NVIDIA’s Rubin Enters the Fab, Volume Ramp Set for 2H 2026 as Gaming Smashes Q2 Record with $4.3B

NVIDIA says its next-generation AI platform, Rubin, has already entered fabrication and is on track for volume production in the second half of 2026. The company shared the update during its Q2 2026 earnings call, pairing the roadmap news with record gaming revenue and a rapid ramp of Blackwell Ultra hardware in the data center.

Rubin represents NVIDIA’s third-generation NVLink rack-scale AI supercomputer. Leadership emphasized that this platform will benefit from a fully matured, large-scale supply chain and continue the company’s annual product cadence across compute, networking, systems, and software.
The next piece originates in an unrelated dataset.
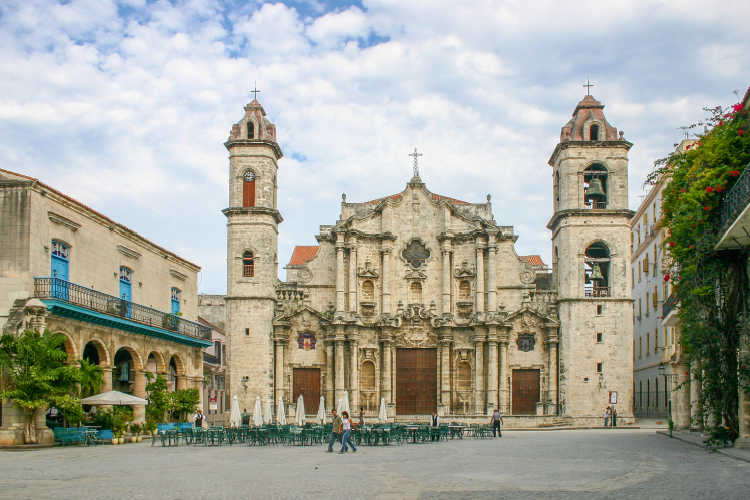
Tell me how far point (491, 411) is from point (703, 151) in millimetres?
25176

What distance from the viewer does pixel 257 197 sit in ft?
157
Executives also framed Rubin and its successor platforms as key drivers of a multi-trillion-dollar AI infrastructure buildout over the coming years.

The Rubin platform consists of six new chips designed to work together:
– Rubin GPU
– Vera CPU
– CX9 SuperNIC
– NVLink 144 rack-scale switch
– Spectrum-X scale-out and scale-across switch
– Silicon photonics processor

According to the company, all Rubin components are now in fabs and remain on schedule, with a broad rollout expected to begin in 2026. Leadership hinted that Rubin will introduce “a whole bunch of new ideas,” with more details to come at a future GTC event.
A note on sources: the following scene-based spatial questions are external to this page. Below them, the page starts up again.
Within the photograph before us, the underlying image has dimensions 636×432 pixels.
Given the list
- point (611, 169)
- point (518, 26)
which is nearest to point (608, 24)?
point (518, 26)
While Rubin readies for prime time, Blackwell Ultra is already surging. The GB300 generation is in full production and demand is described as extraordinary. Thanks to a common architecture, software stack, and physical footprint with GB200, major cloud providers were able to transition smoothly to GB300 racks. Factory conversions completed in late July and early August, and production is back to roughly 1,000 racks per week, with output expected to accelerate further as additional capacity comes online in the third quarter.

Gaming also delivered a standout performance. Revenue reached a record $4.3 billion, up 14% sequentially and 49% year over year. NVIDIA credited the ramp of GeForce GPUs based on the Blackwell architecture and stronger availability of the latest GeForce RTX 50 Series.

All told, the company reported $46.7 billion in quarterly revenue. With Blackwell Ultra ramping at speed and Rubin preparing for a 2026 volume launch, NVIDIA sees continued momentum across AI infrastructure and consumer graphics. If the current trajectory holds, the next few quarters could bring even higher output in the data center while the gaming segment benefits from increased supply of next-gen GeForce hardware.